His foundation has also donated hundreds of thousands of pounds to the Best for Britain group, which aims to halt the UK's departure from the EU. This support has made him a focus of criticism for pro-Brexit supporters, campaigners and newspapers within the country.

In 2015, the foundation was banned in Russia, which labelled it as "undesirable" because of its perceived risk to Russian security and constitutional order.

Attacks and conspiracies

Mr Soros has been a large donor to the US Democratic Party. He backed the presidential campaigns of Barack Obama and Hillary Clinton, and has also labelled US President Donald Trump "an imposter".

US-based right-wing conspiracy theorists and websites have accused Mr Soros of secretly engineering a range of recent events in US and global politics.
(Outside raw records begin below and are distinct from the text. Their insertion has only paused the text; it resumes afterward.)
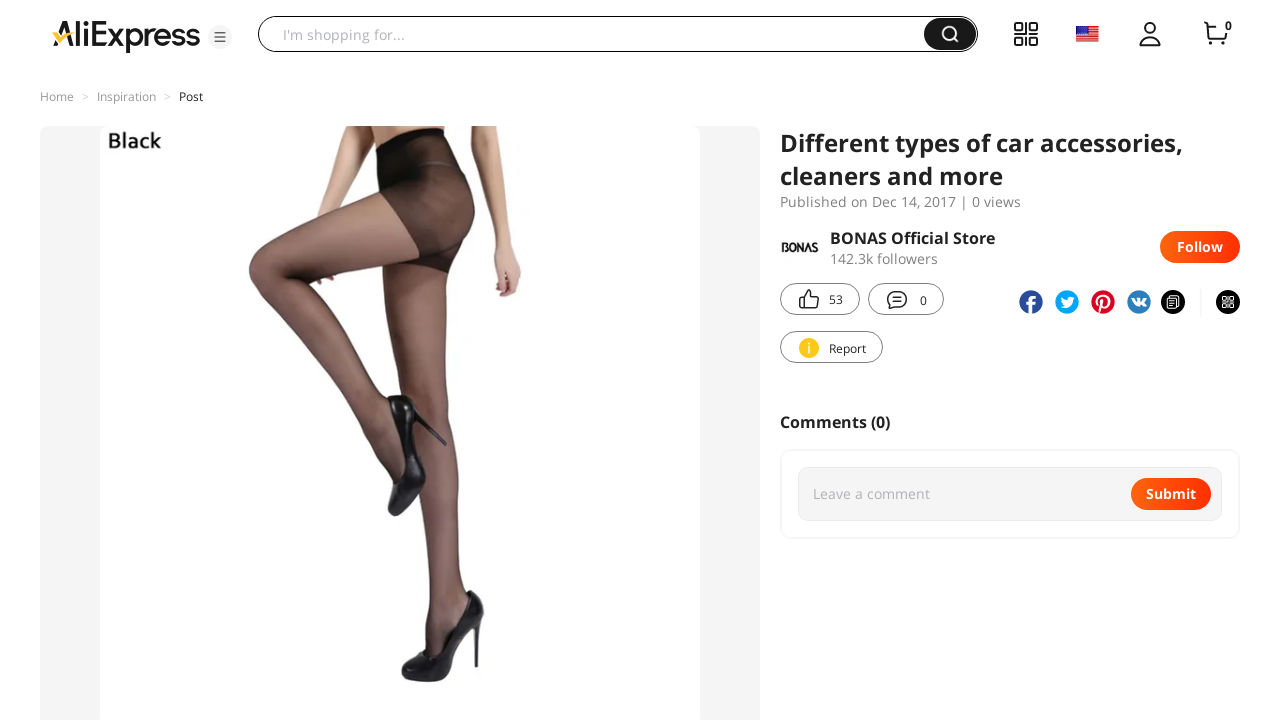

--- FILE ---
content_type: application/javascript
request_url: https://aplus.aliexpress.com/eg.js?t=1768699460727
body_size: -98
content:
window.goldlog=(window.goldlog||{});goldlog.Etag="RCTzIds3GBMCAQOBQcqc2GNI";goldlog.stag=1;

--- FILE ---
content_type: application/javascript
request_url: https://assets.aliexpress-media.com/g/ae-fe/cosmos/0.0.413/pc/login-join-verify-check.js
body_size: 2076
content:
(window["webpackJsonp-ae-fe/cosmos-1"]=window["webpackJsonp-ae-fe/cosmos-1"]||[]).push([[28,41,46],{160:function(e,n,t){"use strict";var r;function a(){return null==r&&(r=/(iPhone|Android)/i.test(navigator.userAgent)),r}t.d(n,"a",(function(){return a}))},187:function(e,n,t){"use strict";t.d(n,"a",(function(){return o}));var r=t(85),a=t(13),o=function(){var e="__batman_debug";try{var n,t;if("true"!==(Object(a.a)(e)||(null===(n=Object(a.b)(window.parent.location.search))||void 0===n?void 0:n[e])))return;for(var o=arguments.length,i=new Array(o),u=0;u<o;u++)i[u]=arguments[u];(t=console).log.apply(t,["【 batman logger 】"].concat(i))}catch(e){Object(r.a)("errorId_reh",e.message)}}},208:function(e){e.exports=JSON.parse('{"a":"4.5.27"}')},322:function(e,n,t){"use strict";t.r(n),t.d(n,"joinVerifyKey",(function(){return s})),t.d(n,"joinVerifyCheckShow",(function(){return d}));var r=t(85),a=t(7),o=t(80),i=t(87),u=t(187),c=t(90),s="join_status",d=function(){if(!Object(o.c)())try{var e=JSON.parse(localStorage.getItem(s)||"{}");if(null!=e&&e.status)return Object(u.a)("get localstorage ===== "+(null==e?void 0:e.status)),t(null==e?void 0:e.status),void localStorage.removeItem(s);var n=JSON.parse(a.a.get(s));(n&&null!=n&&n.status||null!=e&&e.status)&&(Object(u.a)("get cookie ===== "+(null==n?void 0:n.status)),t(null==n?void 0:n.status),Object(i.b)({key:s,value:""}),localStorage.removeItem(s))}catch(e){Object(u.a)("get value error: "+e),Object(r.a)("errorId_jsp",e.message),localStorage.removeItem(s)}function t(e){var n,t,r,o;a.a.isLoggedIn()?(Object(u.a)("show-batman====="),null===(n=window)||void 0===n||null===(t=n.Comet)||void 0===t||null===(r=t.util)||void 0===r||null===(o=r.login)||void 0===o||o.run({autoShowStatus:e})):Object(c.g)({title:"batman_register_cookie_lose"})}}},80:function(e,n,t){"use strict";t.d(n,"a",(function(){return a})),t.d(n,"d",(function(){return i})),t.d(n,"c",(function(){return u})),t.d(n,"b",(function(){return c})),t.d(n,"e",(function(){return s}));var r=t(5),a=function(){return r.isSSR?Object(r.getUserAgent)():navigator.userAgent},o=/(phone|pad|pod|iPhone|iPod|iPad|ios|Android|Mobile|BlackBerry|IEMobile|MQQBrowser|JUC|Fennec|wOSBrowser|BrowserNG|WebOS|Symbian|Windows Phone)/i,i=function(){var e=a();return o.test(e)};function u(){var e=a();return/AliApp\(AE/.test(e)}function c(){var e=a();return/Android/.test(e)||/Adr/.test(e)}function s(){var e,n,t,r=null===(e=a())||void 0===e?void 0:e.toLowerCase(),o="MacIntel"===(null===(n=navigator)||void 0===n?void 0:n.platform)&&(null===(t=navigator)||void 0===t?void 0:t.maxTouchPoints)>1;return/(ipad|tablet|(android(?!.*mobile))|(windows(?!.*phone)(.*touch))|kindle|playbook|silk|(puffin(?!.*(IP|AP|WP))))/.test(r)||o}},85:function(e,n,t){"use strict";var r,a,o,i,u;t.d(n,"a",(function(){return s})),"undefined"!=typeof window&&(u=window);var c=(null===(o=document)||void 0===o||null===(a=o.body)||void 0===a||null===(r=a.getAttribute)||void 0===r?void 0:r.call(a,"data-spm"))||(null===(i=location)||void 0===i?void 0:i.href),s=function(e,n,t){var r,a;r="ug_catch_log",a={c1:e,c2:c,c3:n,c4:t},u&&(u.gep_queue||(u.gep_queue=[]),u.gep_queue.push({action:"sendPluginEvent",arguments:[r,a]}))}},87:function(e,n,t){"use strict";t.d(n,"b",(function(){return u}));var r=t(4),a=t.n(r),o=t(7),i=function(){var e={country:"",firstName:"",lastName:"",memberSeq:""},n=(o.a.get("xman_us_f","x_user")||"").split("|");return n.length>=5&&(e.country=n[0],e.firstName=n[1].replace(/</g,"&lt;").replace(/>/g,"&gt;"),e.lastName=n[2].replace(/</g,"&lt;").replace(/>/g,"&gt;"),e.memberSeq=n[4]),e};function u(e){var n=e.key,t=e.value,r=e.expires,a=void 0===r?30:r,o=new Date((new Date).getTime()+864e5*a).toUTCString(),i=(document.domain.match(/\..*/)||[])[0]||document.domain;document.cookie=n+"="+t+";expires="+o+";domain="+i+";path=/"}n.a=a()({},o.a,{isNewUser:function(){return""===i().memberSeq},getMemberSeq:function(){return i().memberSeq},getLoginId:function(){return o.a.get("xman_us_t","rmb_pp")},getReSns:function(){return o.a.get("aep_usuc_f","re_sns")}})},90:function(e,n,t){"use strict";t.d(n,"g",(function(){return i})),t.d(n,"j",(function(){return u})),t.d(n,"d",(function(){return c})),t.d(n,"e",(function(){return s})),t.d(n,"a",(function(){return d})),t.d(n,"h",(function(){return m})),t.d(n,"f",(function(){return l})),t.d(n,"c",(function(){return v})),t.d(n,"b",(function(){return f})),t.d(n,"i",(function(){return b}));var r=t(23),a=t(208),o=t(160);function i(e){var n=e.title,t=e.extra,o=void 0===t?{}:t;Object(r.sendSafeEvent)({eventId:"member_biz_error",eventName:n,jsVersion:a.a,extra:o})}function u(e,n){void 0===n&&(n=""),Object(r.sendSafeEvent)({eventId:"member_js_error",eventName:n,jsVersion:a.a,extra:{errorMsg:e}})}function c(e){var n=e.path,t=e.errorCode,o=void 0===t?"":t,i=e.params,u=e.errorInfo;Object(r.sendSafeEvent)({eventId:"member_api_error",eventName:n,jsVersion:a.a,extra:{errorCode:o,params:i,errorInfo:u}})}function s(e){var n=e.path,t=e.params;Object(r.sendSafeEvent)({eventId:"member_api_action",eventName:n,jsVersion:a.a,extra:{params:t}})}function d(e){var n=e.type;Object(r.sendSafeEvent)({eventId:"member_batman_exp",jsVersion:a.a,eventName:n})}function m(e){var n=e.name,t=e.channel,i=void 0===t?"":t,u=e.extra,c=void 0===u?{}:u;Object(r.sendSafeEvent)({eventName:n,jsVersion:a.a,eventId:"member_batman_clk_"+(i||Object(o.a)()?"mobil-modal":"pc-modal"),extra:c})}function l(e){Object(r.sendSafeEvent)({eventId:"member_monitor_mark",jsVersion:a.a,eventName:e})}function v(e,n){Object(r.sendSafeEvent)({eventName:"batman_otp_log_"+e,jsVersion:a.a,eventId:""+n})}function f(e,n){Object(r.sendSafeEvent)({eventName:"batman_otp_fail_"+n,jsVersion:a.a,eventId:""+e})}var b={marked:{start:!1,end:!1},start:function(e){performance.mark(e),this.marked.start=!0},end:function(e){performance.mark(e),this.marked.end=!0},consuming:function(e){var n=e.mark,t=e.start,o=e.end;if(this.marked.start&&this.marked.end){performance.measure(n,t,o);var i=performance.getEntriesByName(n)[0].duration;Object(r.sendSafeEvent)({eventId:"member_batman_exp_consuming",eventName:""+i,jsVersion:a.a}),this.marked.start=!1,this.marked.start=!1,performance.clearMarks(),performance.clearMeasures()}}}}}]);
They have alleged that he was involved in recruiting crowds for the anti-Trump Women's March and even organising violence in Charlottesville to undermine the country's political right-wing.

Such conspiracies, and negative coverage of his foundation's work, are often accused of being anti-Semitic, echoing Nazi-era conspiracy theories about Jewish bankers plotting to create a "new world order".

Personal life

George Soros has been married three times.

He had two sons and a daughter with his first wife, German-born Annaliese Witschak, whom he married in 1960.

The pair divorced in 1983, when he then wed second wife Susan Weber. The pair stayed together until 2005, having two sons during their marriage.

He married third wife Tamiko Bolton - 42 years his junior - in 2013.

Away from hedge funds and philanthropy, Mr Soros has also dabbled with investing in sports teams around the world.

In 2012, it was reported that he had purchased a significant minority stake in UK-based football team Manchester United.